An effective marketing tech stack should streamline communications and help to create a cohesive customer journey that identifies and leverages the channels and messages that your target audience is engaging with the most.
5. Continuously Optimize Multiple KPIs
The key to creating successful campaigns is to evaluate past performance and apply the lessons learned to future strategies. Organizations should be continuously optimizing for multiple key performance indicators (KPIs) throughout the entire marketing funnel. The data collected can provide marketing teams with important insights into marketing ROI, allowing them to make informed decisions about how campaigns can be further optimized in the future.
6. Use a Unified Marketing Measurement Approach
A unified marketing measurement approach provides a comprehensive view of each channel and campaign, how they impact each other, and their overall effect on driving conversions. By taking all of these factors into consideration, organizations can better understand each campaign's impact on driving conversions. This will provide a more accurate view of all marketing campaigns and how they work together and affect each other, allowing marketers to make the most of their budget and avoid waste in advertising.
Examples of Brands Using Cross-Channel Marketing
When done correctly, cross-channel marketing can provide brands with a better understanding of their customers that can be used to guide future campaign decisions. Here are two brands who found success by making use of multiple channels in their campaigns:
1. Mercedes Benz
Mercedes Benz utilized a campaign strategy with both digital and offline methods to launch its CLA product, and the company said it was the best product launch in 20 years. They used research from their “Generation Benz” online community to help inform their tactics and gain an understanding of their users.
To launch CLA, they chose to do a Superbowl ad with Usher and Kate Upton (coincidentally, the Superbowl was hosted at a Mercedes-sponsored stadium). They created a microsite for their product, bought Facebook ads and created the hashtag #clatakethewheel to drive engagement. They also partook in influencer marketing by partnering up with popular Instagram photographers and Casey Neistat, a prominent YouTube personality. By the end of the campaign, Mercedes had received over 85 million organic impressions and roughly 2 million likes, and the CLA model was single handedly responsible for the company’s November sales gain, up 14 percent from the previous year.
2. Starbucks
Through the use of its app, Starbucks has combined the offline and online experience. With the help of a reinforcement learning platform, the app rewards users for their purchases and even offers personalized recommendations based on their shopping habits. Users also get push notifications for sales or other promotions Starbucks has, which encourages more foot traffic.

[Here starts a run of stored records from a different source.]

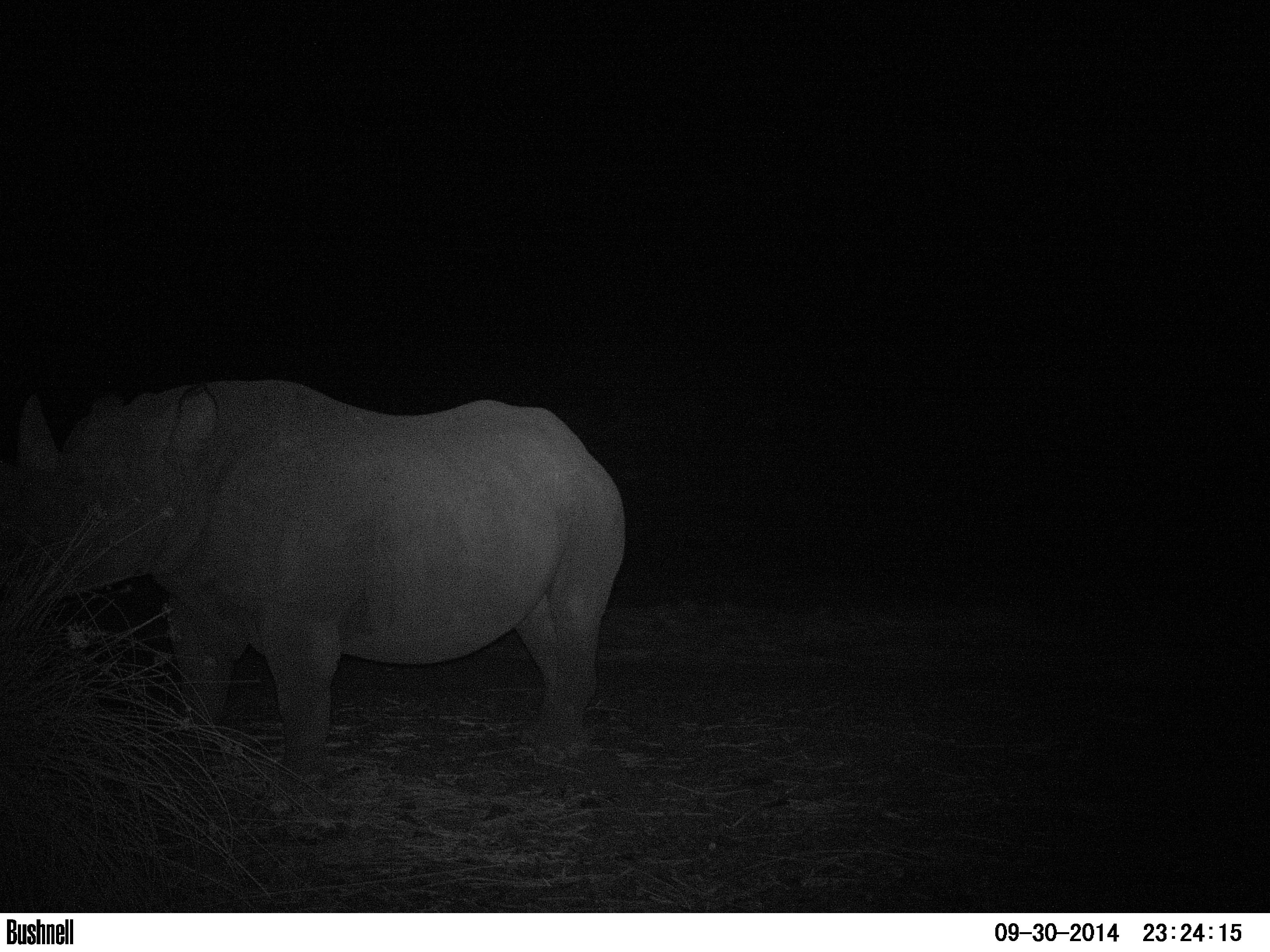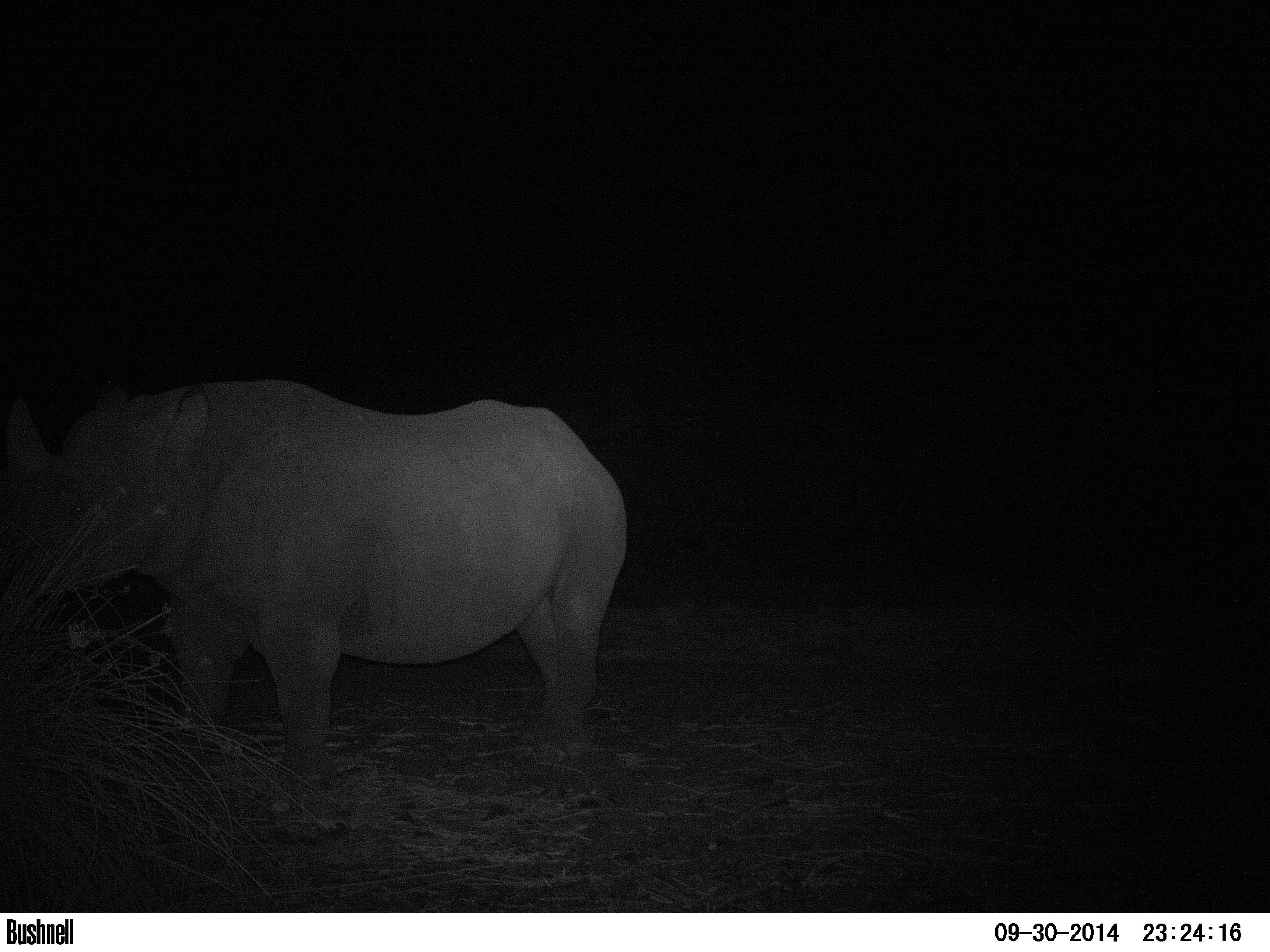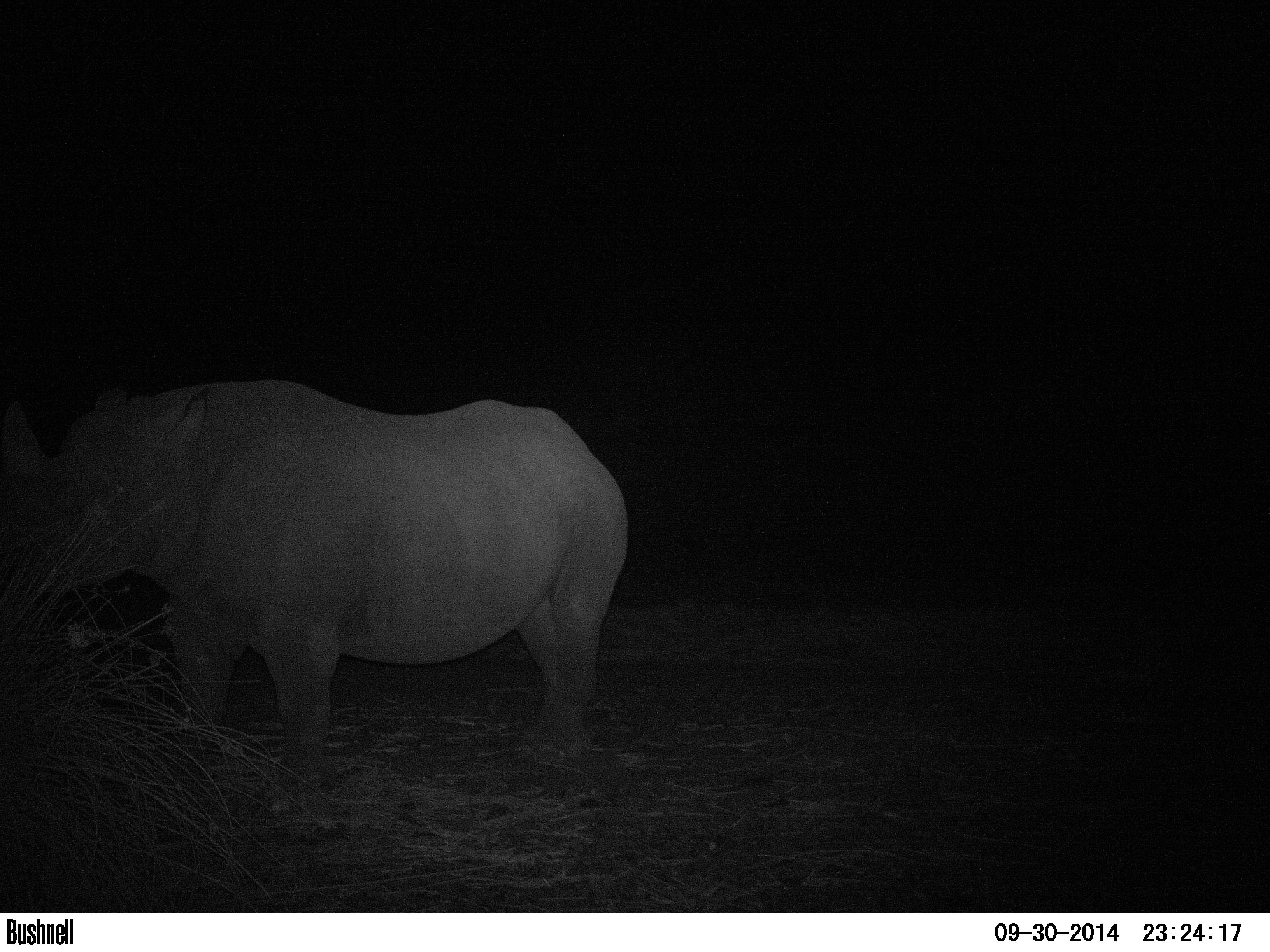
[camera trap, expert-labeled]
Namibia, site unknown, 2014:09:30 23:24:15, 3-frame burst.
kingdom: Animalia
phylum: Chordata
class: Mammalia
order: Perissodactyla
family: Rhinocerotidae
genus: Diceros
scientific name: Diceros bicornis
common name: black rhinoceros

Through an integrated experience, Starbucks is effectively meeting its customers where they are in nearly every moment. Artificial intelligence has provided consumer insights that not only understand behavior, but anticipate it. In real-time, customers can check and reload their card directly from their phone, making it as simple as possible for users to make a purchase from anywhere and at any time.
Final Thoughts
A cross-channel marketing strategy enables organizations to create a consistent customer journey across any and all marketing platforms. Today, organizations have the ability to leverage advanced solutions that can do the heavy lifting for them, allowing them to more granularly refine marketing campaigns for ongoing optimization. By continuously monitoring campaign success and ensuring that branding and content is aligned across every touchpoint throughout a campaign, your organization can guide its customers through a cohesive experience that encourages engagement and drives brand loyalty and retention.